Fiona shook her head, bewildered, unable to confront it.

‘I visited Anna’s parents just yesterday,’ Lloyd continued. ‘Good people. They still live for the day they’ll see their daughter again. They still hope. And now I’m going to have to end that for them. I’m going to have to tell them Anna died four years ago. That her remains were cremated. That they’ll never get to say goodbye.’

Fiona clutched at her chest, tugging on her blouse.

‘Don’t you think I hate myself for it?

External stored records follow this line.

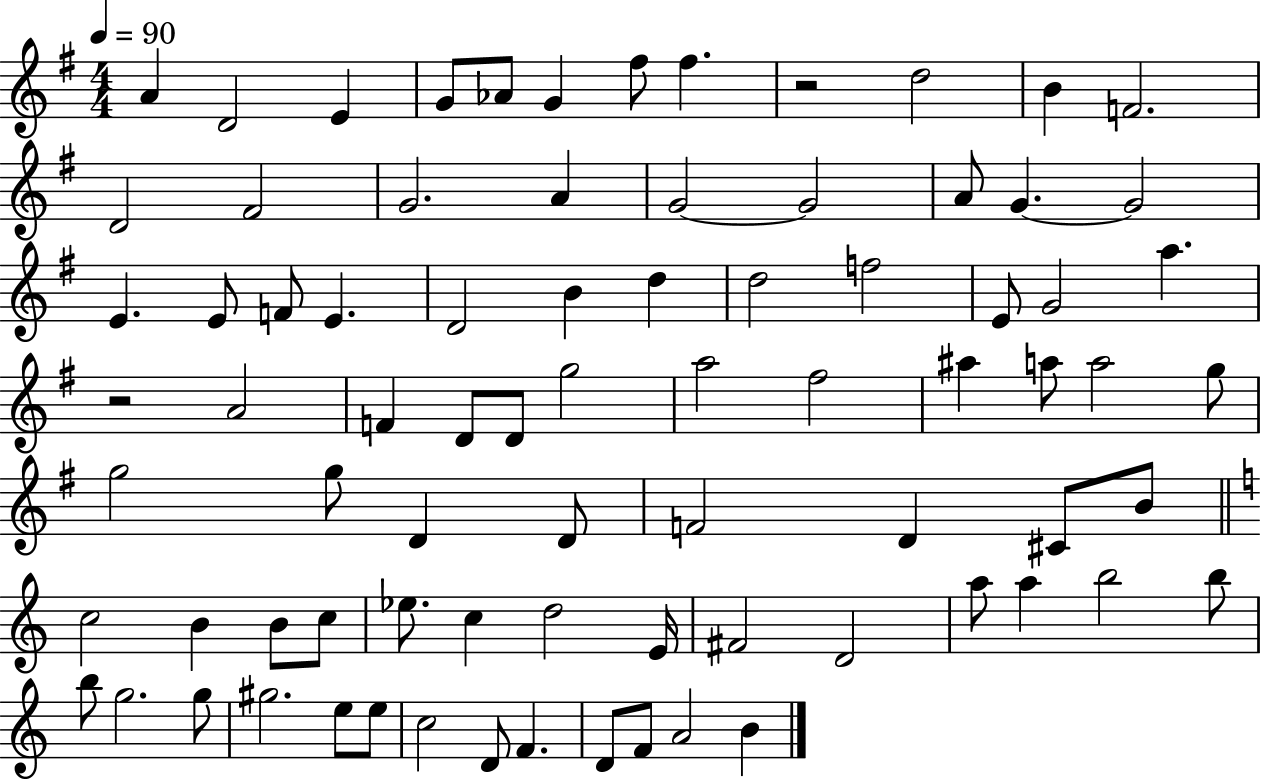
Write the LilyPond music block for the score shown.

{
  \clef treble
  \numericTimeSignature
  \time 4/4
  \key g \major
  \tempo 4 = 90
  a'4 d'2 e'4 | g'8 aes'8 g'4 fis''8 fis''4. | r2 d''2 | b'4 f'2. | \break d'2 fis'2 | g'2. a'4 | g'2~~ g'2 | a'8 g'4.~~ g'2 | \break e'4. e'8 f'8 e'4. | d'2 b'4 d''4 | d''2 f''2 | e'8 g'2 a''4. | \break r2 a'2 | f'4 d'8 d'8 g''2 | a''2 fis''2 | ais''4 a''8 a''2 g''8 | \break g''2 g''8 d'4 d'8 | f'2 d'4 cis'8 b'8 | \bar "||" \break \key a \minor c''2 b'4 b'8 c''8 | ees''8. c''4 d''2 e'16 | fis'2 d'2 | a''8 a''4 b''2 b''8 | \break b''8 g''2. g''8 | gis''2. e''8 e''8 | c''2 d'8 f'4. | d'8 f'8 a'2 b'4 | \break \bar "|."
}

Hate what was done?’

‘I’m not sure that matters, Fiona. I don’t think that counts for anything right now.’

‘I hated Nick for it. I hated being a part of it.
That’s
why I was so angry with him. Why I said such wicked things to you. I kept thinking about the fire. About those flames. How he turned them to his advantage so quickly.’

She shuddered, and her voice became small and hollow.

‘Part of me wanted you to find the truth. Part of me dreaded it. That’s why I requested the records.’

‘You could have given them to me, shown them to me.’

‘No, I couldn’t, because there was nothing to show. The coroner, McGuintyre, he came here, to my house. He told me there were no records any more. They were already gone. He’d dealt with it. There was nothing to worry about.’

Lloyd held up the counterfeit passport in front of Fiona’s face. She’d curled it in her hand, bending it into a tube.

‘So where are you going, Fiona? Where are you running to?’

‘It doesn’t matter any more. None of it does.’

‘Where’s Nick? Where’s Melanie?’

‘I don’t know.’

But she did know. She had to. Lloyd shook her head, disgusted, and looked about the room, trying to calm her rage, to think, to see.

And then, quite suddenly, she did.

She moved towards the fridge, extending her hand, ripping the little magnetised frame free and tearing off the backing, removing the pretty Alpine scene.

Fiona had lied about that, too. The image hadn’t come free with a magazine. It was a postcard.

Lloyd flipped it over. There was no message on the back. It was blank aside from Fiona’s address and a stamp and a postmark. The stamp was Swiss. The postmark was dated nine months ago. A line of printed text at the bottom of the card told Lloyd that the image was of a place called Brienzersee, a lake in central Switzerland.